[snomad]

The hack isn't just SSNs - it includes address history, date of birth, drivers license number - everything reasonably necessary to establish identity. Not sure why the focus is SSNs, any solution needs to be even higher. This is about companies stockpiling our personal information and us having little say in the matter.

[pasbesoin]

In particular, I've observed reliance on address history, recently. I had a forced pension cash-out, from a place I last worked years ago, and that has since been sold to / merged (and perhaps remerged) into a different entity.

In short, the pension cash-out was handed over to a third party. And a primary factor that party used in establishing that I was indeed the beneficiary, when I called to discuss the details, was to ask me questions about my address history.

In fact, where did they get these details? From an outfit like Equifax, or from the same set of data brokers from whom Equifax acquired them.

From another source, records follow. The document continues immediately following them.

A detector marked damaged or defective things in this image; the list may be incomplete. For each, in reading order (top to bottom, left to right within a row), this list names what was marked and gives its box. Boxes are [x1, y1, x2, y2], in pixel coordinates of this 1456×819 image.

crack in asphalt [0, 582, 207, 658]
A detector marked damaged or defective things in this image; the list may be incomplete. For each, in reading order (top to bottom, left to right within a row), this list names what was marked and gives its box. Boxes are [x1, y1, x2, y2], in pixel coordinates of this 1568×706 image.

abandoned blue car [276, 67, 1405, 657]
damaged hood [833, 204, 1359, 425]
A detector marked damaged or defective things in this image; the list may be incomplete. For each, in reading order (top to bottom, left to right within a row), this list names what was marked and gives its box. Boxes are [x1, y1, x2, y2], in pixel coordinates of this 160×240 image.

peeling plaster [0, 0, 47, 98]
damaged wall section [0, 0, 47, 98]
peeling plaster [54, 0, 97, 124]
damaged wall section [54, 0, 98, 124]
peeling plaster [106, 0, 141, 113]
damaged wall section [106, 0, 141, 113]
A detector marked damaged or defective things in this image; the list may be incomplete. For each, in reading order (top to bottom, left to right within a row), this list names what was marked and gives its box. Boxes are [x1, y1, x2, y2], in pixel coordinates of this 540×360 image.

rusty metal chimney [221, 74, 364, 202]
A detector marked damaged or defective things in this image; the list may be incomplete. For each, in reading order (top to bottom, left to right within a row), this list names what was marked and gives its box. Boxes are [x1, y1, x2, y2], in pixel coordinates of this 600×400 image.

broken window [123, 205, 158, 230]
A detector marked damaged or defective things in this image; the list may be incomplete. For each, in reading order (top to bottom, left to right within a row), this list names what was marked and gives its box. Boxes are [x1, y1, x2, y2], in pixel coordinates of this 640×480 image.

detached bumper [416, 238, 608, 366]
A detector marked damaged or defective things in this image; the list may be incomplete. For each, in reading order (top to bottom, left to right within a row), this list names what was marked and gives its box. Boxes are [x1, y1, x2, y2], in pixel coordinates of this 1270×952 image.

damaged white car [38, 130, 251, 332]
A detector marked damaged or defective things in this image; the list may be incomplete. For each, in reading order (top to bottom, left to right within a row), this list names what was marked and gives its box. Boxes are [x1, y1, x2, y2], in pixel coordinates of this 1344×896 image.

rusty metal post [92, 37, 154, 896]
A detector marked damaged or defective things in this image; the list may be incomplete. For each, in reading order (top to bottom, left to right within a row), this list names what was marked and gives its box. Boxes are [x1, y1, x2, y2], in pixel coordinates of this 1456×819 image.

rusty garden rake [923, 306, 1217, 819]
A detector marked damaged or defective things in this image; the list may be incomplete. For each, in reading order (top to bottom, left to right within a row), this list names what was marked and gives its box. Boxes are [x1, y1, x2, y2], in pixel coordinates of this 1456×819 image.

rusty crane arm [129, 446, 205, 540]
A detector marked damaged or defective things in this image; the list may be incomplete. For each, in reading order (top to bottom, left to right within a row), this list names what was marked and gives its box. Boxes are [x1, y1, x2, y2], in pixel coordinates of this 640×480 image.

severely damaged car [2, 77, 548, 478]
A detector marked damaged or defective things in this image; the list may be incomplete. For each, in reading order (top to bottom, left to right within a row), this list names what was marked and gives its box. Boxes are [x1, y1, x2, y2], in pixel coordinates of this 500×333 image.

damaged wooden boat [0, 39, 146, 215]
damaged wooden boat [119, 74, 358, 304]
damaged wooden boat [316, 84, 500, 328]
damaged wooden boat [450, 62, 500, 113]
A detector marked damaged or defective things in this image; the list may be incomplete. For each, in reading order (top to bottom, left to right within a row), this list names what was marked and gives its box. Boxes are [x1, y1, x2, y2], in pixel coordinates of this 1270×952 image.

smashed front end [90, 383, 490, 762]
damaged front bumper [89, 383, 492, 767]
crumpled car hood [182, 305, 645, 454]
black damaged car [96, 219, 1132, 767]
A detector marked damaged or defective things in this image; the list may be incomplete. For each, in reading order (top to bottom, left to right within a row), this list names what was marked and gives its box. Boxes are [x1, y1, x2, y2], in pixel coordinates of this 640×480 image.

The mitigations against such a breach are so obvious -- technical "lockdown" aside. Data rate/query limits. Ongoing auditing that targets anomalous data flows and data rates for mandated attention. Etc. Etc.

You don't have to have "perfect" technology. In fact, you should expect and plan for never having perfect technology.

It shouldn't have been too hard to pick up such a sweeping outflow of records; it should have become apparent that the request channel was (systematically, once you analyse and determine the specific system being used) working its way through the U.S. population.

As for Equifax, if I had my druthers, this would be a corporate death sentence. They've demonstrated a fundamental breach of trust and a fundamental incompetence.

Criminal investigators should squeeze them like hell, flipping smaller fish to fully determine the chain of command and responsibility that decided upon and implemented this catastrophic neglect.

As for the shareholders? Well, ultimately they bet on a company that has demonstrated itself a complete failure. They were happy to take the profits, including the greater profits made by not paying for proper systems and staffing. If their investment now evaporates -- well, I'm getting to the point of simply saying, "So be it."

A few shareholder "disasters", like this, and there will be a lot less pressure for laissez faire short-term profit maximizing, and a lot more for oversight -- internal and external -- and regulation that prevents them from being screwed by incompetently or corruptly negligent management.

[shakestheclown]

I can't wait until the credit verification questions get even harder.

"What check number did you use to pay the 13,753rd dollar of your car loan in 2001?"

"In 2014, you signed up for an American Express Gold card. Which version of Firefox did you use to complete the application?"

[o_____________o]

When the Musk Mesh is in place, this will be a captcha: "To submit this form, think about the ex you still have feelings for"

[uobytx]

The reason the focus is on the SSN is because it enables credit. Privacy is important, but so is protecting your finances.

[jmkb]

Date of birth and address history (in addition to SSN of course) are often used by financial organizations to verify user identity online and on the phone.

Recently I called to report a lost credit card, for instance, and the operator read through a list of 10 addresses. I had to confirm which ones I'd lived at at some point in my life, in order to verify my identity.

[njarboe]

I have had previous addresses also used as a identity check. Fortunately I knew the one that I have never lived at that is on my credit reports. Trying to fix the mistake was not worth the time to me. Hopefully that does not bite me in the ass someday. Maybe the credit bureaus could check your credit rating and, if it is high enough, let you correct your credit report without much hassle. :)

[nindalf]

Wouldn't it have been simpler and more secure to ask you for the address? I can rattle off all the addresses I've stayed at in the last 15 years with ease.

[bbarn]

I couldn't. I am a city dweller living in a climate where almost like clockwork a post-two year rent hike makes me decide to move. not only that, being on a grid system every address tends to be some 4 digit combination of numbers very similar. Was that 1124 or 1421 10 years ago? I'd have to sit and picture the cross streets to figure it all out.

[vageli]

When applying for credit, especially online, have you not been asked to verify some current loans from a list, or to pick out a past address from a list of addresses? I know I have. That data also enables credit.

[567arlo]

And any central database of this information is vulnerable to a one time leak. One period of vulnerability and potentially this information is out there forever. Once that happens automated identity verification becomes much less reliable/convenient and there will potentially be a need for a more Turing-complete and/or hardware dependent process.